Good people build each other up

In my experience, people have enough trouble getting rid of negative voices in their heads without having negative voices in their ear too. Friends who criticise, ridicule or make you feel bad aren’t real friends. There’s a difference between honesty because you care and cruelty because you’re bitter. Good friends will encourage you when you doubt yourself – they’ll tell you you’re wonderful when you don’t believe it yourself. True friends accept you the way you are and love you anyway!

Real friends are there for the bad times

When the going gets really tough, true friends don’t disappear – they pick up the phone. If you have a friend who runs for the hills every time something awful happens in your life, then they may not be the best person to have around you.

Good friendships are reciprocal

Your friends aren’t your supporting cast, they’re your friends. That means that you’re there for them as much as they’re there for you and vice versa. If you have a friend who’s always dumping their problems on you without a care for how you’re doing then it may be time to ditch.

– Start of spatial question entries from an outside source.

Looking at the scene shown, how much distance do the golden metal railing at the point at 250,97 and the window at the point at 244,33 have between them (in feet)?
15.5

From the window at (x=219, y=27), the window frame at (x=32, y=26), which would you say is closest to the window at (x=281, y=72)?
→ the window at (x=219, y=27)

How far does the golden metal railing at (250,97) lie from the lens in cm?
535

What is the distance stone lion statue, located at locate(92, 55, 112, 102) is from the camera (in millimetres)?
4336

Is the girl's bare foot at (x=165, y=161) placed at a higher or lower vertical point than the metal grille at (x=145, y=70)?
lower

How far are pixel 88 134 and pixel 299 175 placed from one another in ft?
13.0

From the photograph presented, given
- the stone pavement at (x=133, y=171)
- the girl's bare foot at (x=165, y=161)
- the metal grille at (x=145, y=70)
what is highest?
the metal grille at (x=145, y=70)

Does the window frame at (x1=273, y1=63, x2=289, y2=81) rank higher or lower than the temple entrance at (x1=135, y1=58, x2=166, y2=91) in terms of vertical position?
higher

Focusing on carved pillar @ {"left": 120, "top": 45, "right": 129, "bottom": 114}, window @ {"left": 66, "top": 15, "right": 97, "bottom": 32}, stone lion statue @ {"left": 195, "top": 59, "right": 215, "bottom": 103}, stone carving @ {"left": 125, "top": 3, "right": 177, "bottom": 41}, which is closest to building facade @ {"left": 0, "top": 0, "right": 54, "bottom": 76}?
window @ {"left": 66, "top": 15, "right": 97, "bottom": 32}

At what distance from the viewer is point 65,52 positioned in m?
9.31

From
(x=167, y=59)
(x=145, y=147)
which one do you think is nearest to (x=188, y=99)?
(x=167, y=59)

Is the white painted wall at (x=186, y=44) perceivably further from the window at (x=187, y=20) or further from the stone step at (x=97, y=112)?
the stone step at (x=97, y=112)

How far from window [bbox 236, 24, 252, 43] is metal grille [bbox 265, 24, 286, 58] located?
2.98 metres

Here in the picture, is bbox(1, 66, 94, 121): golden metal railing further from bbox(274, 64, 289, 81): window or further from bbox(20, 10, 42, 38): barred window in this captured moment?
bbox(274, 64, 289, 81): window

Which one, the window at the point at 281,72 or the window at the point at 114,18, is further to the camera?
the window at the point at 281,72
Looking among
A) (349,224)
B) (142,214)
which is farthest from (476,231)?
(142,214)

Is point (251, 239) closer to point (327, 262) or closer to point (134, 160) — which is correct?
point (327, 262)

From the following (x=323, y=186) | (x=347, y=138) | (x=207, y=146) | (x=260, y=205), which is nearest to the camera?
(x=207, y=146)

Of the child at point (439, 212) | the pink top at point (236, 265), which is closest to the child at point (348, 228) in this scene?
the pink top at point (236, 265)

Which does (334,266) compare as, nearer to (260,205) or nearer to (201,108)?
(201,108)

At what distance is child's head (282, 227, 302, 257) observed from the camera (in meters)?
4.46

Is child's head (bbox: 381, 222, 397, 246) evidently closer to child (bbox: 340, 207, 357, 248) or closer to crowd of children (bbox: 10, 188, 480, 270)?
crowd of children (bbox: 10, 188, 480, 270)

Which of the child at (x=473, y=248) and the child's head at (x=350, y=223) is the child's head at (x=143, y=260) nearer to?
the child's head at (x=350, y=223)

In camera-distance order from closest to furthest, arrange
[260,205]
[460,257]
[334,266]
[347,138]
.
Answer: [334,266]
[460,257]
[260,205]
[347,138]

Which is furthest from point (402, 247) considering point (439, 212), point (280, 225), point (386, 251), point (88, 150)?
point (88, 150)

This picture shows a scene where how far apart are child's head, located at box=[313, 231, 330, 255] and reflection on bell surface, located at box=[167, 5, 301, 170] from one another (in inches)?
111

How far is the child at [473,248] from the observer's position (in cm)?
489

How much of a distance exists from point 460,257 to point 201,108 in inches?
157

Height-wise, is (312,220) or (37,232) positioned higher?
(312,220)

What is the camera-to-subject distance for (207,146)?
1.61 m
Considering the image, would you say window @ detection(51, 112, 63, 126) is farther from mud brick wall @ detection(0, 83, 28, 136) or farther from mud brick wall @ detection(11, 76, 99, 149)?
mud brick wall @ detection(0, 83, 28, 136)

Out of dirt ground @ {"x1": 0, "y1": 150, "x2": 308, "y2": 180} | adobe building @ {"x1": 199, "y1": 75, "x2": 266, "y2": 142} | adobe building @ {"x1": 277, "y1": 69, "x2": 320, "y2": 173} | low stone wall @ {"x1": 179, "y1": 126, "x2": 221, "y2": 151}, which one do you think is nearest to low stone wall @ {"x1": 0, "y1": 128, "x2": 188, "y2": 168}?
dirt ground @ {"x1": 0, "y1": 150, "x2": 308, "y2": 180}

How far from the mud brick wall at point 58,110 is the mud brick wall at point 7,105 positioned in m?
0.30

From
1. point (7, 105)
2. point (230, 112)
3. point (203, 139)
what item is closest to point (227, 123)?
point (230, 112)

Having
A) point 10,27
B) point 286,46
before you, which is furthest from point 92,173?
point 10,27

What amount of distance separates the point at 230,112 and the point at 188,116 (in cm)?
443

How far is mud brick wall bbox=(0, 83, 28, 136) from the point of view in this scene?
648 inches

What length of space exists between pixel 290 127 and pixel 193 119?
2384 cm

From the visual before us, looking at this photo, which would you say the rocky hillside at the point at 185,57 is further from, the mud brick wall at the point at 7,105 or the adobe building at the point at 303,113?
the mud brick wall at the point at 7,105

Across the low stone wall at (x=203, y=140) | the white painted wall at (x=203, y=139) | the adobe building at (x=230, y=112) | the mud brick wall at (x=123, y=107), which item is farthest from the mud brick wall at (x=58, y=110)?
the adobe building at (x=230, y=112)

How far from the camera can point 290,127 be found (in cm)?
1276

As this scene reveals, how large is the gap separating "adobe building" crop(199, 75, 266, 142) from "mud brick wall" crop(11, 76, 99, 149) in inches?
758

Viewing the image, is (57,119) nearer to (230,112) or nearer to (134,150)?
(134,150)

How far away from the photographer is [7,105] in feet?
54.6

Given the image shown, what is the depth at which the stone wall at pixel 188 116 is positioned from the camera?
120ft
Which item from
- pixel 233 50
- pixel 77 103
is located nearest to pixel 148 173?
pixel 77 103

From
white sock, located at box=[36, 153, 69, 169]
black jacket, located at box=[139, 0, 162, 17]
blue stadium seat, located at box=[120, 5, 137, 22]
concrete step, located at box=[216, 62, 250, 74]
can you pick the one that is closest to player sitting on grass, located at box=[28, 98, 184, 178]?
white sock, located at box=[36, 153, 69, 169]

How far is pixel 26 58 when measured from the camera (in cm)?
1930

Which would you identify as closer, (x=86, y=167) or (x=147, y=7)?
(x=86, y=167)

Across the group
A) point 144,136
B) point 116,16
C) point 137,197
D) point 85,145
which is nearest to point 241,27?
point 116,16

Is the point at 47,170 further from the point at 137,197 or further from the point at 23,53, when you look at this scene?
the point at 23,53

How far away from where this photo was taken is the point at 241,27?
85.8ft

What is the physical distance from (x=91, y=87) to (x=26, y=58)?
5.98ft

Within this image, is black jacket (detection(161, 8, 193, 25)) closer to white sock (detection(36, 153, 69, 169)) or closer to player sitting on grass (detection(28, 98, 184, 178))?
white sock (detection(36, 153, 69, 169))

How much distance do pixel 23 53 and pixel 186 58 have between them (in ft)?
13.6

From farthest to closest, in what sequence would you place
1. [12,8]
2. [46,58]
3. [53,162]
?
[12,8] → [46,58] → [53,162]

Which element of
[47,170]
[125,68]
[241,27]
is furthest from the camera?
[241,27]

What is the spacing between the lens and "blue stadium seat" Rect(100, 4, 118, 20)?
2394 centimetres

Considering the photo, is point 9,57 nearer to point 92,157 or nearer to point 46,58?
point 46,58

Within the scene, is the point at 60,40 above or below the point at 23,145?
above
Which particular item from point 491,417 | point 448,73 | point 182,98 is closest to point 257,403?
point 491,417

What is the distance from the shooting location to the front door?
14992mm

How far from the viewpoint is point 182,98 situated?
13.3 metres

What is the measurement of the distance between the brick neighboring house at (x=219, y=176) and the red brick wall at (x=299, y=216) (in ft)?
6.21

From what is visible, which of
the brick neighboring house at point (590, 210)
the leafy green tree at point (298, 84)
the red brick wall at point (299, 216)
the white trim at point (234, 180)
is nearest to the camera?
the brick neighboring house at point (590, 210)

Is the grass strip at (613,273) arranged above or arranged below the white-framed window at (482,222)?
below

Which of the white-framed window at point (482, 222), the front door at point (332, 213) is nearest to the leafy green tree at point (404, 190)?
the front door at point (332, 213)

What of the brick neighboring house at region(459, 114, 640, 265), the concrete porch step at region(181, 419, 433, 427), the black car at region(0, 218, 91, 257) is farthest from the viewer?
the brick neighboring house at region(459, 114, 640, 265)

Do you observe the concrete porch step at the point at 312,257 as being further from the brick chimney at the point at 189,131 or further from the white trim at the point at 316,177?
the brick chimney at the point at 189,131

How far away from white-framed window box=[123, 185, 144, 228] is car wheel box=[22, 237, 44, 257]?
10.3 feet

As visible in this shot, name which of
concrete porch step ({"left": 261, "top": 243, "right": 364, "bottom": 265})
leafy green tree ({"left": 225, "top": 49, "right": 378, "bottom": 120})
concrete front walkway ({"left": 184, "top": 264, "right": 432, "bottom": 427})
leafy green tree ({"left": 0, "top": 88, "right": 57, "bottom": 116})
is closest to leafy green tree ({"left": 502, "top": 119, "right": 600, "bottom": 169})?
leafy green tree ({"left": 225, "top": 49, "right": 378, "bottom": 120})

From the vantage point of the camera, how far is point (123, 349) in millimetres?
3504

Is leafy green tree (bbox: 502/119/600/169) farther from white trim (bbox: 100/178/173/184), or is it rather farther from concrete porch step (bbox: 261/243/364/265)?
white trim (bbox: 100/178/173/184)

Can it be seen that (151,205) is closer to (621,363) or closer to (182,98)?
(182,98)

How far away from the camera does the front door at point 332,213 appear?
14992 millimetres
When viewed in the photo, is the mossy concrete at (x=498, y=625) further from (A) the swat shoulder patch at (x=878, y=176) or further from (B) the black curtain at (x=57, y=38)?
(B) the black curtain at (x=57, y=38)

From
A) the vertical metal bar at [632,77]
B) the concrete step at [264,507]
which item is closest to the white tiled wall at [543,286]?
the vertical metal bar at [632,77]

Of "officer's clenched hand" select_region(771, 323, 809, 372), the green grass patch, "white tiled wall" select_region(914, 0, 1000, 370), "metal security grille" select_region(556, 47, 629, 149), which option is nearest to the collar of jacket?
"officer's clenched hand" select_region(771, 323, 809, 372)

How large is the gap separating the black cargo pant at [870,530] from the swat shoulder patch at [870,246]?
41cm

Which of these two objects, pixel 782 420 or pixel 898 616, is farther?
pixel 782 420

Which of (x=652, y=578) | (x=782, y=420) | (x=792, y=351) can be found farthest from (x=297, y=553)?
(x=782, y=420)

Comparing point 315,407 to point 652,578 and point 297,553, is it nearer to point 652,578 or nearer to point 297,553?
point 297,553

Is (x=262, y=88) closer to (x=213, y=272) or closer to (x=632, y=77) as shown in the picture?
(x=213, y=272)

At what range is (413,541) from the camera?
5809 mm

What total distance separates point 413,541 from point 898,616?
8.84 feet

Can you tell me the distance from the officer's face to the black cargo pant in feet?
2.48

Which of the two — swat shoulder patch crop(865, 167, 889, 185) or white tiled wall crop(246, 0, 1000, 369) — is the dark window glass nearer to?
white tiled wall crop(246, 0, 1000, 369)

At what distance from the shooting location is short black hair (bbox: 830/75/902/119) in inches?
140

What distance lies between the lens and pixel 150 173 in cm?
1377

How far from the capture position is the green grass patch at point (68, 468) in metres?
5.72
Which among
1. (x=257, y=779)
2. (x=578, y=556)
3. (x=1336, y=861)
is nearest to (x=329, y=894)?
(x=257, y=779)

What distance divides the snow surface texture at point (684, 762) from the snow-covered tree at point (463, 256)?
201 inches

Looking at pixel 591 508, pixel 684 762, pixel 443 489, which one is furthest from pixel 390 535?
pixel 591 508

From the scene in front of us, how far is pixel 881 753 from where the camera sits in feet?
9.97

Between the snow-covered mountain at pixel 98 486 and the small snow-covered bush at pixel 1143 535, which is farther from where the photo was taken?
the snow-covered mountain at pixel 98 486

You just come away feeling good

Whenever I talk to one of my good friends, I come away feeling happy and positive – no matter what the content of the conversation was. When someone is on your wavelength, is supportive, cares as much about you as you do about them and doesn’t try to tear you down, you will always come away from an interaction with them feeling wonderful. And that’s the way it should be!

Are you surrounded by awesome people? Have you started to cut out people who make you feel bad about yourself? Thoughts are always welcome in the comment box!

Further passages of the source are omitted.